TASK INSTRUCTIONS:
1. In the math library thread, what did the first poster build and use instead of including the math lib?
2. Rewrite the paragraph of the math library thread that begins "Fast mode not only speeds up" as a short bulleted list.
3. From the math library thread, retype the passage from "Fast mode not" to "access those tables?" without any changes.

PASSAGE TO READ:

# # # # # # #

Right, I meant standard mode. TBH I didn't use the fast mode at all - I just rendered what I wanted into a lookup table and used that instead of including the math lib (mainly sin/cos tables).


----------



## Big Bob (Aug 26, 2013)

> Right, I meant standard mode. TBH I didn't use the fast mode at all - I just rendered what I wanted into a lookup table and used that instead of including the math lib (mainly sin/cos tables).



Fast mode not only speeds up everything based on Log and Exp functions but it also gives an enormous speed boost to all the trig functions.

So then, why not just use the library in Fast mode instead of building custom tables and writing the routines to access those tables? 

*Maybe the problem is that the Math Library's Fast Math mode has been the best kept secret in the scripter's arsenal* :wink: Either that or I guess everyone just likes to re-invent the wheel :lol: 

Rejoice,

Bob


----------



## mk282 (Aug 26, 2013)

# # # # # # #

RECORDS SUPPLIED:

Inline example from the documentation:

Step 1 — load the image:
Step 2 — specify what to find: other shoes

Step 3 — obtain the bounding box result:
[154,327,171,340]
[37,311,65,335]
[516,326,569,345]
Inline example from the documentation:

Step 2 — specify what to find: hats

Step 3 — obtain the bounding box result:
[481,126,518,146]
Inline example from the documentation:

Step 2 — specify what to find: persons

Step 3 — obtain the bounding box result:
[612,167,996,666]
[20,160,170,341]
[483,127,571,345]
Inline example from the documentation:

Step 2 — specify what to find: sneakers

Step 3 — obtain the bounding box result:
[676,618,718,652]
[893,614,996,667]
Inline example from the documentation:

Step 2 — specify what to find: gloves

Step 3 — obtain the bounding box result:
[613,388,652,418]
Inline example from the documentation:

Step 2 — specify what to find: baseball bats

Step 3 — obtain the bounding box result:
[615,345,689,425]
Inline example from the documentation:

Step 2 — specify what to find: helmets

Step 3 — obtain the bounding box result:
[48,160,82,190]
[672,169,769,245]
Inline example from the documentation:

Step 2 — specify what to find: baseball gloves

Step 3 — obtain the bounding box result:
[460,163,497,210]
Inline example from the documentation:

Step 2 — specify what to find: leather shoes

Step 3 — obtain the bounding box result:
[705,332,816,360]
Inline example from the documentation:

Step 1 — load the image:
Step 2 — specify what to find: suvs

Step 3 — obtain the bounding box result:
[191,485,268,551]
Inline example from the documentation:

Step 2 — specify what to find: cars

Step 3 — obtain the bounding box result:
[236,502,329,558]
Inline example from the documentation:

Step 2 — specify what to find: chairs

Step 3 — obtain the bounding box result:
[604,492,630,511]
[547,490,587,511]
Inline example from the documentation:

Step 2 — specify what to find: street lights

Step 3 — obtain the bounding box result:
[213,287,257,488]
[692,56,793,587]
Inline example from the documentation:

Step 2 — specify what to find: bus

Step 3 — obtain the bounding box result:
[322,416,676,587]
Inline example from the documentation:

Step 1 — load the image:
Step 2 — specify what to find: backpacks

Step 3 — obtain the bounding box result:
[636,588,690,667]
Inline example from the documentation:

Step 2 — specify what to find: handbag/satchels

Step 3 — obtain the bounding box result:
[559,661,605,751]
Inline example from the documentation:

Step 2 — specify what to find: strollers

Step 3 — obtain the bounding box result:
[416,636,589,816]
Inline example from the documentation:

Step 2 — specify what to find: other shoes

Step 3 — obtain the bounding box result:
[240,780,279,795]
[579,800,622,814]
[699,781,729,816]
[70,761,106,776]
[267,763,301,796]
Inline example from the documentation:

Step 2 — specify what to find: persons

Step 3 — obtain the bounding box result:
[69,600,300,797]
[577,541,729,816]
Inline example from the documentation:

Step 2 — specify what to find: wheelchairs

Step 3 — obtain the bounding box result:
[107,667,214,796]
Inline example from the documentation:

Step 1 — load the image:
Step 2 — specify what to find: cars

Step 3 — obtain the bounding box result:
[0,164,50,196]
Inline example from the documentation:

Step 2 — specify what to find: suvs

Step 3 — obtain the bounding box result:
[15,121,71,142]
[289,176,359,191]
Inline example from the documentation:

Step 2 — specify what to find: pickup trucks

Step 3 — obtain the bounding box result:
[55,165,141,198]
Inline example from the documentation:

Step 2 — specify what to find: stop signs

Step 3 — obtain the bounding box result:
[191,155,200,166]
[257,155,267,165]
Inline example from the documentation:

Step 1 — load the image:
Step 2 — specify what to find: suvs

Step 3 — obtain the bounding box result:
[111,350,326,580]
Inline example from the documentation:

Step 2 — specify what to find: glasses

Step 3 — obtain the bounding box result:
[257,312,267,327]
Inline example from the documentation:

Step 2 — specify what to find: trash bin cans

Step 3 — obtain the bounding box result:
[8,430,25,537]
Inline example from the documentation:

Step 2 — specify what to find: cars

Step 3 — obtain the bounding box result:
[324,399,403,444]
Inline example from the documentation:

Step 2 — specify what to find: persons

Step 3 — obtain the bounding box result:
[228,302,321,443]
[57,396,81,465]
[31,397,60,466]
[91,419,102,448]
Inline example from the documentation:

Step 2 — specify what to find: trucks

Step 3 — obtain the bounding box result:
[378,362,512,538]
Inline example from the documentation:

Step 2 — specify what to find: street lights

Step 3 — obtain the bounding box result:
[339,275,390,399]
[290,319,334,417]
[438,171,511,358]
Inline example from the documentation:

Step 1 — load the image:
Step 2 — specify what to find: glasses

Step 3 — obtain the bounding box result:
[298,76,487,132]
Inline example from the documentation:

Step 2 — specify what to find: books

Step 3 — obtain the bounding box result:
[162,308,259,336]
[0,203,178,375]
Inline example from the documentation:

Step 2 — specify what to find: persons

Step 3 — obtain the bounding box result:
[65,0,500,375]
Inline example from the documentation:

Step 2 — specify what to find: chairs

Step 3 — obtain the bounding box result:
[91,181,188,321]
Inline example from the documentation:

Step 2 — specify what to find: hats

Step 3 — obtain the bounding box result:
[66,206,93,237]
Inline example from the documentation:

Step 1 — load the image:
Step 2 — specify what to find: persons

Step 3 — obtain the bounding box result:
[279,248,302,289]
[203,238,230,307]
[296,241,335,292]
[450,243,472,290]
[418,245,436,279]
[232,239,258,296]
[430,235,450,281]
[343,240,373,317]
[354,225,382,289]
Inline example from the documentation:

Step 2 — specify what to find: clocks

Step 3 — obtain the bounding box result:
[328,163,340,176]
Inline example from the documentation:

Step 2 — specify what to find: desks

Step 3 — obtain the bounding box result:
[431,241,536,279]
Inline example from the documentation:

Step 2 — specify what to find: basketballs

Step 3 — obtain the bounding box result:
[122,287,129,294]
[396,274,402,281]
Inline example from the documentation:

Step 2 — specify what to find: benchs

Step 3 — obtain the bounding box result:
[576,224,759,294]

# # # # # # #

EXERCISE RESPONSES:
1. A lookup table of the needed values, mainly sin/cos tables.

2.
- Speeds up everything based on Log and Exp functions
- Gives an enormous speed boost to all the trig functions

3.
Fast mode not only speeds up everything based on Log and Exp functions but it also gives an enormous speed boost to all the trig functions.

So then, why not just use the library in Fast mode instead of building custom tables and writing the routines to access those tables?